* **Brief**:
Nothing should appear in the answer except the lines from the one with "scientific name: Rodentia" through the end of the listing below, transcribed exactly and without pictures.

* **Working data**:
----------
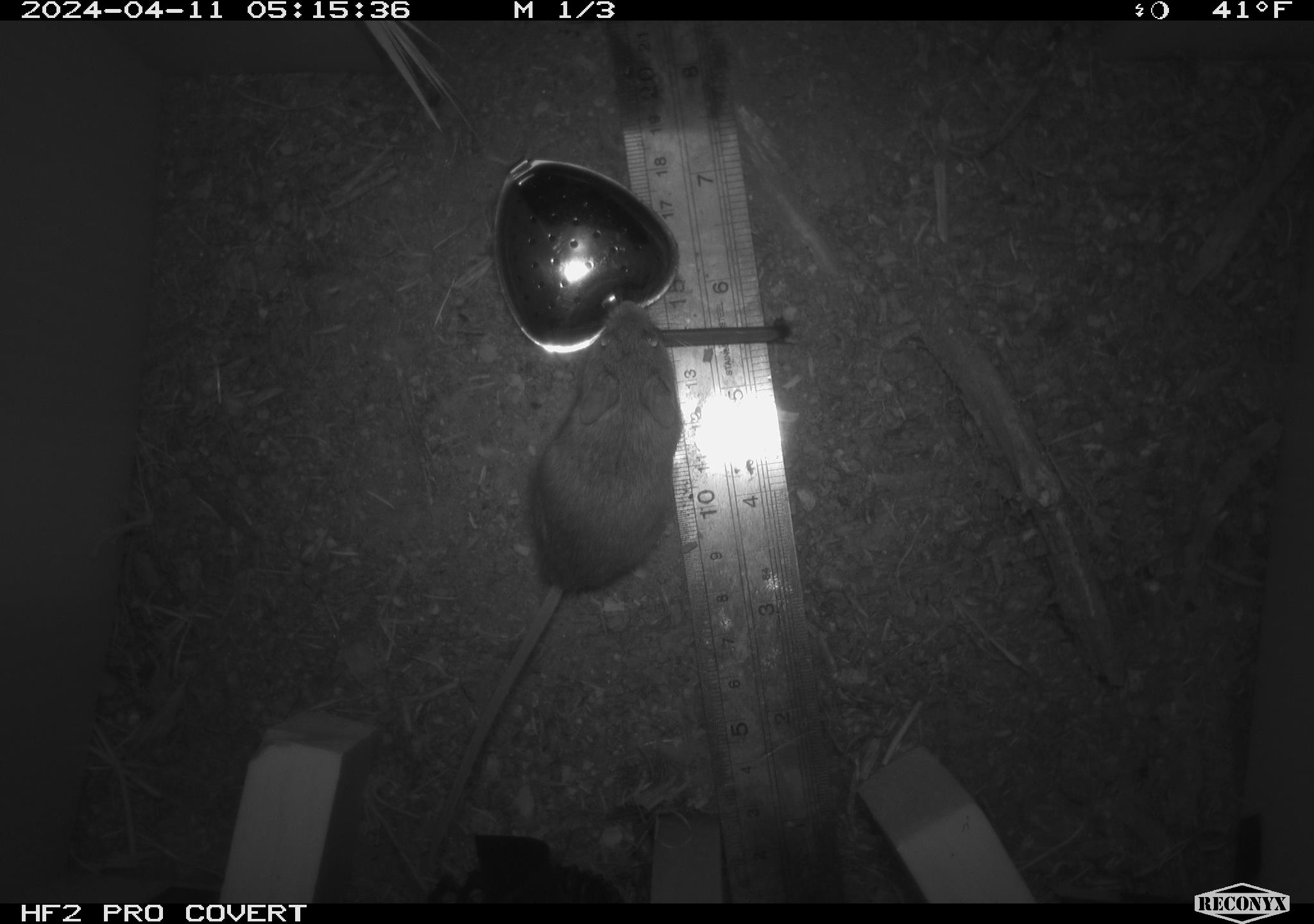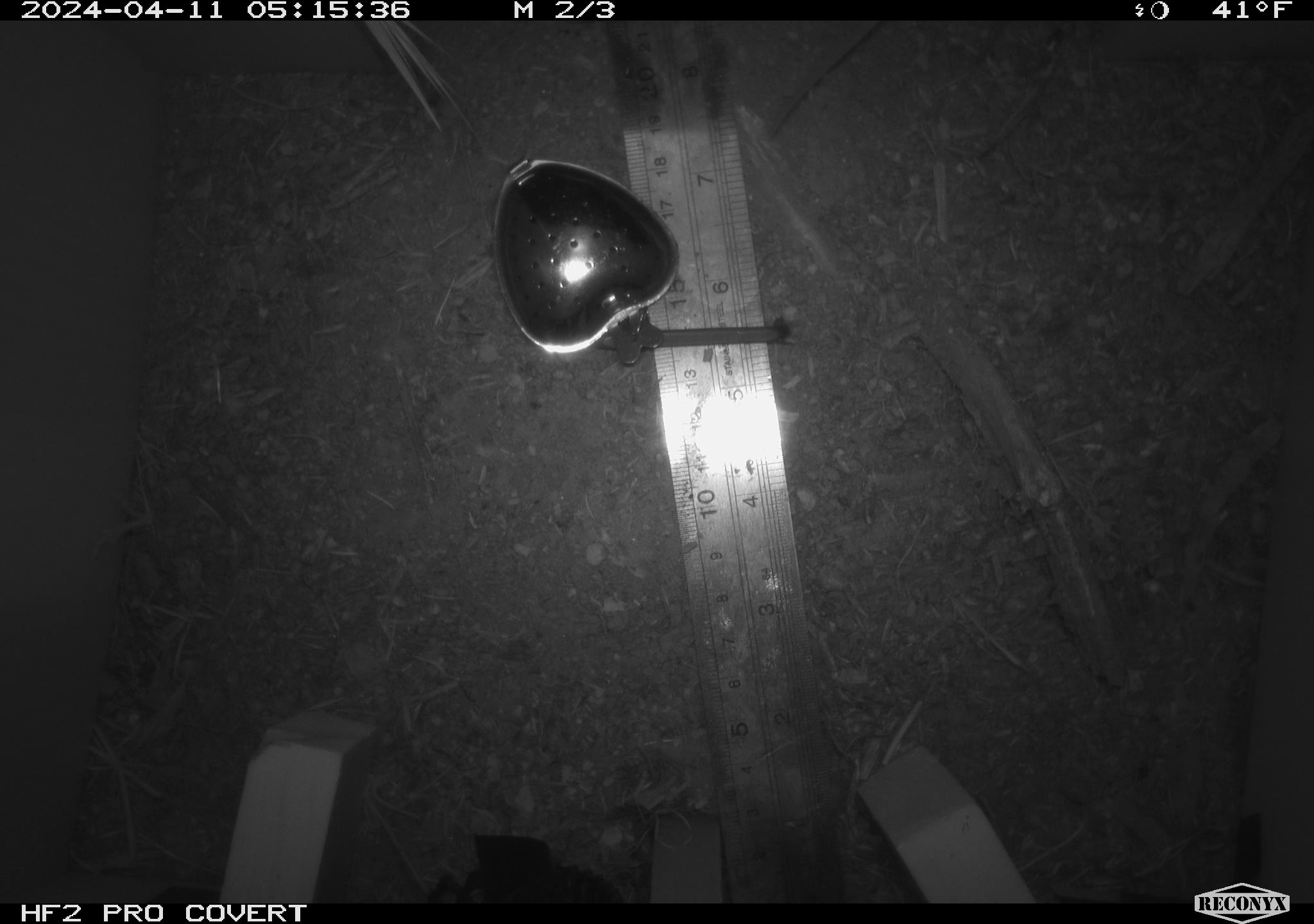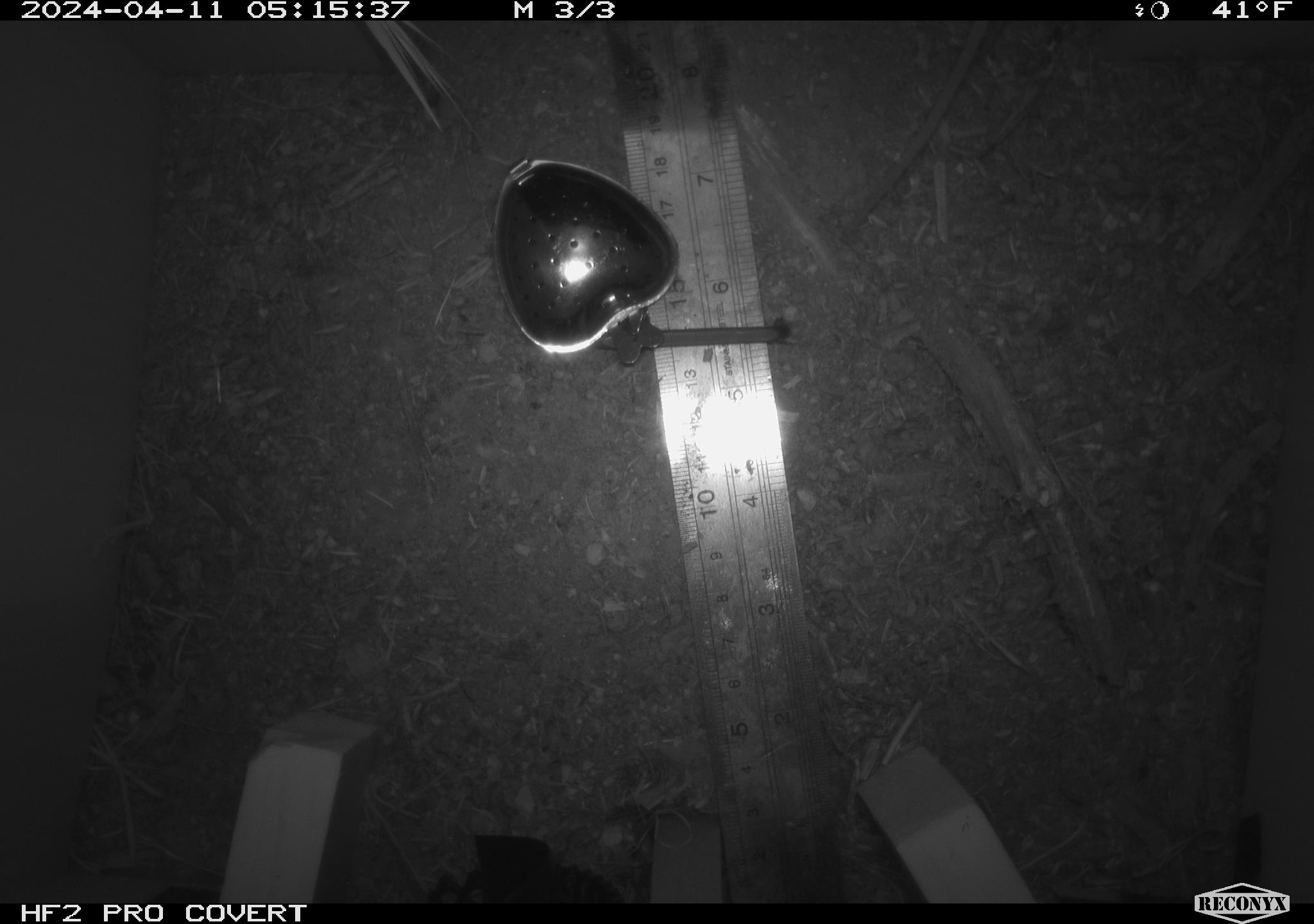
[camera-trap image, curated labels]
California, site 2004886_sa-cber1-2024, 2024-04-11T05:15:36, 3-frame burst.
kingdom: Animalia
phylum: Chordata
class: Mammalia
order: Rodentia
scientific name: Rodentia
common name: mouse species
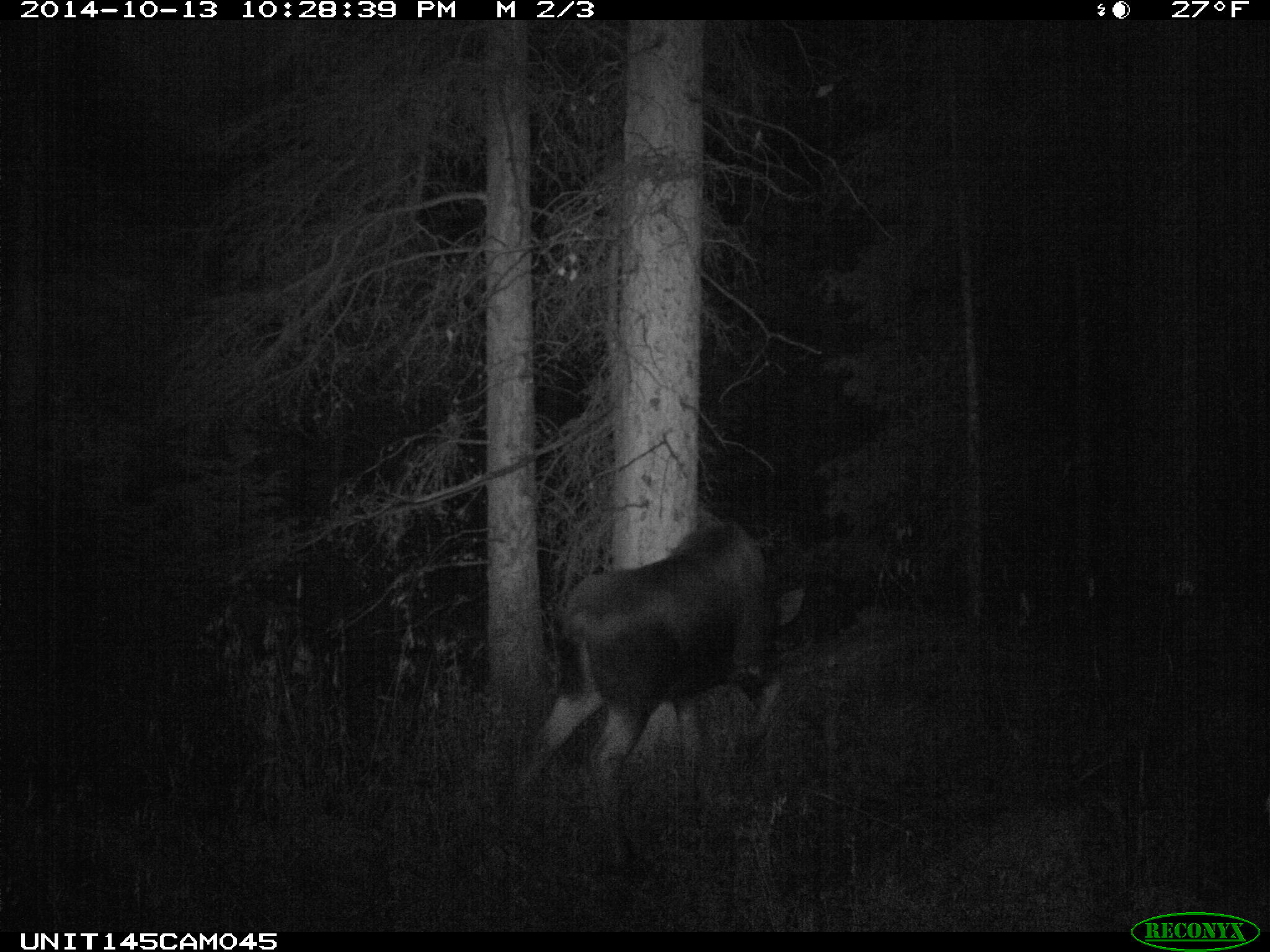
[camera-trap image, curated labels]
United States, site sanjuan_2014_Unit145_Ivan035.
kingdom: Animalia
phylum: Chordata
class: Mammalia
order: Artiodactyla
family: Cervidae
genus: Alces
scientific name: Alces alces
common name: moose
Alces alces (moose).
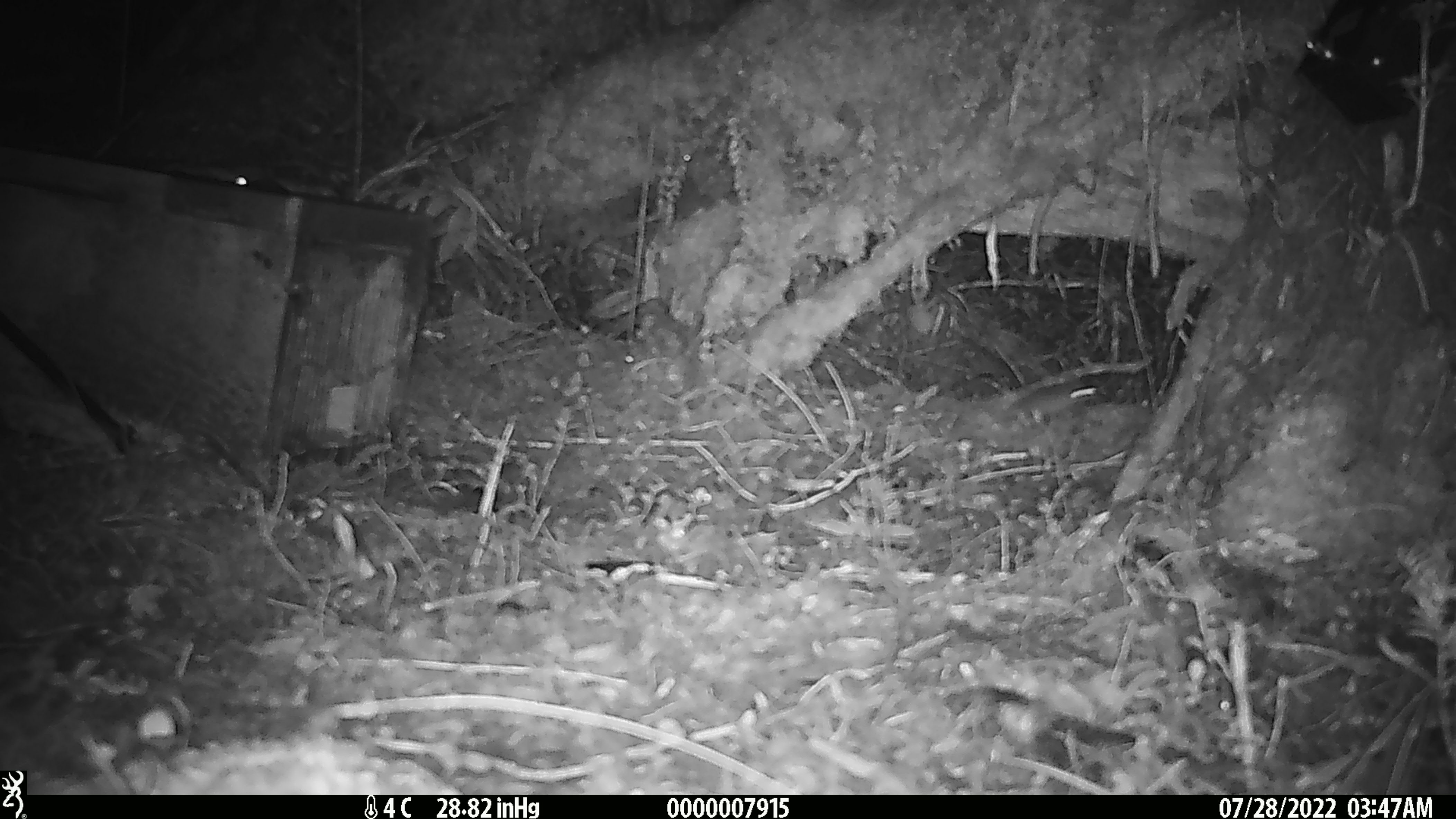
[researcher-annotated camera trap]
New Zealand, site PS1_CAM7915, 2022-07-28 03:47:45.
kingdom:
----------
* **Worked solution**:
scientific name: Rodentia
common name: mouse species
[camera-trap image, curated labels]
United States, site sanjuan_2014_Unit145_Ivan035.
kingdom: Animalia
phylum: Chordata
class: Mammalia
order: Artiodactyla
family: Cervidae
genus: Alces
scientific name: Alces alces
common name: moose
Alces alces (moose).
[researcher-annotated camera trap]
New Zealand, site PS1_CAM7915, 2022-07-28 03:47:45.
kingdom:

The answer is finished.